In this tutorial, we will use some examples to introduce how to read an audio file using torchaudio.load()

Syntax

torchaudio.load() can be defined as:

torchaudio.load(filepath: str, frame_offset: int = 0, num_frames: int = -1, normalize: bool = True, channels_first: bool = True, format: Optional[str] = None)

It will return (wav_data, sample_rate)

Here:

filepath: the path of audio file, it also can be a url

normalize: default = True. When True, it will convert the native sample type to float32. If input file is integer WAV, giving False will change the resulting Tensor type to integer type. This argument has no effect for formats other than integer WAV type.

channels_first: default = True.
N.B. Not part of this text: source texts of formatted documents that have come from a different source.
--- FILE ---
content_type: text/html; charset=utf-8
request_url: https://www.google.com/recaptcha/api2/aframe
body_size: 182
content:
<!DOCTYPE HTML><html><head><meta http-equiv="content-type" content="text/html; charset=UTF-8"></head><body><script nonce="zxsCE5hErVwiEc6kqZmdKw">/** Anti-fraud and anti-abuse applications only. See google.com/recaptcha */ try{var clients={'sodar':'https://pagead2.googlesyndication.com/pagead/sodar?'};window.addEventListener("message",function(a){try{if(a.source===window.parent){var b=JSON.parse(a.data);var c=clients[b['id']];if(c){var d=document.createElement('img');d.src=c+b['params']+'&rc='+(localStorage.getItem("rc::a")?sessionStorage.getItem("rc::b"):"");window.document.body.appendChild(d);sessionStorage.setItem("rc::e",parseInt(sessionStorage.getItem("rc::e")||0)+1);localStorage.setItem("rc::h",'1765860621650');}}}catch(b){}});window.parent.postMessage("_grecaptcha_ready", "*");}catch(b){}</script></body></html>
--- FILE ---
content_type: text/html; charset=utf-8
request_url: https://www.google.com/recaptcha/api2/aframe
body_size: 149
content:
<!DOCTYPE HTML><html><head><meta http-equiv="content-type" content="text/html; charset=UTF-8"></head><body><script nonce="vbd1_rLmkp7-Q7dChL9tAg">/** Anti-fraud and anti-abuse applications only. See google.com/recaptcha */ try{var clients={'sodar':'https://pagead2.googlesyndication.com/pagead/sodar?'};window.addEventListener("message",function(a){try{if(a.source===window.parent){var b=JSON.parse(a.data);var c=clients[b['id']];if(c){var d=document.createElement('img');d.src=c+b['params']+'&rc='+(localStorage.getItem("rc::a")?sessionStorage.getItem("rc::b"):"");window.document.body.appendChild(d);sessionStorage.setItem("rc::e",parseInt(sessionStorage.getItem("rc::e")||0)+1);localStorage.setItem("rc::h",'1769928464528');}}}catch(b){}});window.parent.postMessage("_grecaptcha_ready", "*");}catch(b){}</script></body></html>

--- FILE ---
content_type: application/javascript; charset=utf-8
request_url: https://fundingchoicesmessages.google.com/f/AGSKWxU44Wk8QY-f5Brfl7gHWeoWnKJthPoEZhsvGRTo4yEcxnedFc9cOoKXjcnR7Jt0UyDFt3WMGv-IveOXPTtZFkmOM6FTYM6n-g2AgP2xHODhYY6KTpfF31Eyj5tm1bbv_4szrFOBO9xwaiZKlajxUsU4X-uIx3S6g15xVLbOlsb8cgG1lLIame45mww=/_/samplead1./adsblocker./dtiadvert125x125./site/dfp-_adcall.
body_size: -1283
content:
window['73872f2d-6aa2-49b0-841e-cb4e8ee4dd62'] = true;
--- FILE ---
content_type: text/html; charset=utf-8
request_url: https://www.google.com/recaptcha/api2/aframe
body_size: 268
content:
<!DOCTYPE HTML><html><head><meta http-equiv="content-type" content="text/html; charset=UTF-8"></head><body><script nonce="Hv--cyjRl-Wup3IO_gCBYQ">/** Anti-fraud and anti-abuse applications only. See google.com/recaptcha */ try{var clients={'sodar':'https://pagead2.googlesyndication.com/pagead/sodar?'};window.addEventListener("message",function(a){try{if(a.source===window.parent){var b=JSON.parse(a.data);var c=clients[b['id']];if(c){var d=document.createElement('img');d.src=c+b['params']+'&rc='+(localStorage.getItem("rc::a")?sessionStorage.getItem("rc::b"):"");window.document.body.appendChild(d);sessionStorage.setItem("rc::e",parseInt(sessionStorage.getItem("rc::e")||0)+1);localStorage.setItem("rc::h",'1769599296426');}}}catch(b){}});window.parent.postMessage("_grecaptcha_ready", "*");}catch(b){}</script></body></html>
It will return [channel, time], when False, it will return [time, channel]

How to use torchaudio.load()?

Here we will use some example to show you how to use this function.

When normalize = False

import torchaudio

wav_file = "008554.wav"

wav, sr = torchaudio.load(wav_file, normalize = False)
print(wav.shape, sr)
print(wav)

We will see:

torch.Size([1, 230496]) 48000
tensor([[0, 0, 1,  ..., 1, 0, 0]], dtype=torch.int16)

From the result, we can find:

wav is a int16 tensor, the shape of it is [1,230496]. The channel = 1, which means 008554.wav is a mono audio.
sr = 48000, which means the sample rate of this audio is 48k

When normalize = True

wav, sr = torchaudio.load(wav_file, normalize = True)
print(wav.shape, sr)
print(wav)

We will see:

torch.Size([1, 230496]) 48000
tensor([[0.0000e+00, 0.0000e+00, 3.0518e-05,  ..., 3.0518e-05, 0.0000e+00,
         0.0000e+00]])

We can find wav is a float32 tensor.

When channels_first = False

wav, sr = torchaudio.load(wav_file, channels_first = False)
print(wav.shape, sr)
print(type(wav))

We will get:

torch.Size([230496, 1]) 48000
<class 'torch.Tensor'>

How to slice the wav data?

We can slice a wav data similar to numpy array.

For example:

import torchaudio

wav_file = "008554.wav"

wav, sr = torchaudio.load(wav_file)
wav = wav[0]

sub_data = wav[0:20]
print(sub_data.shape)
sub_data = wav[-30:]
print(sub_data.shape)

We will get:

torch.Size([20])
torch.Size([30])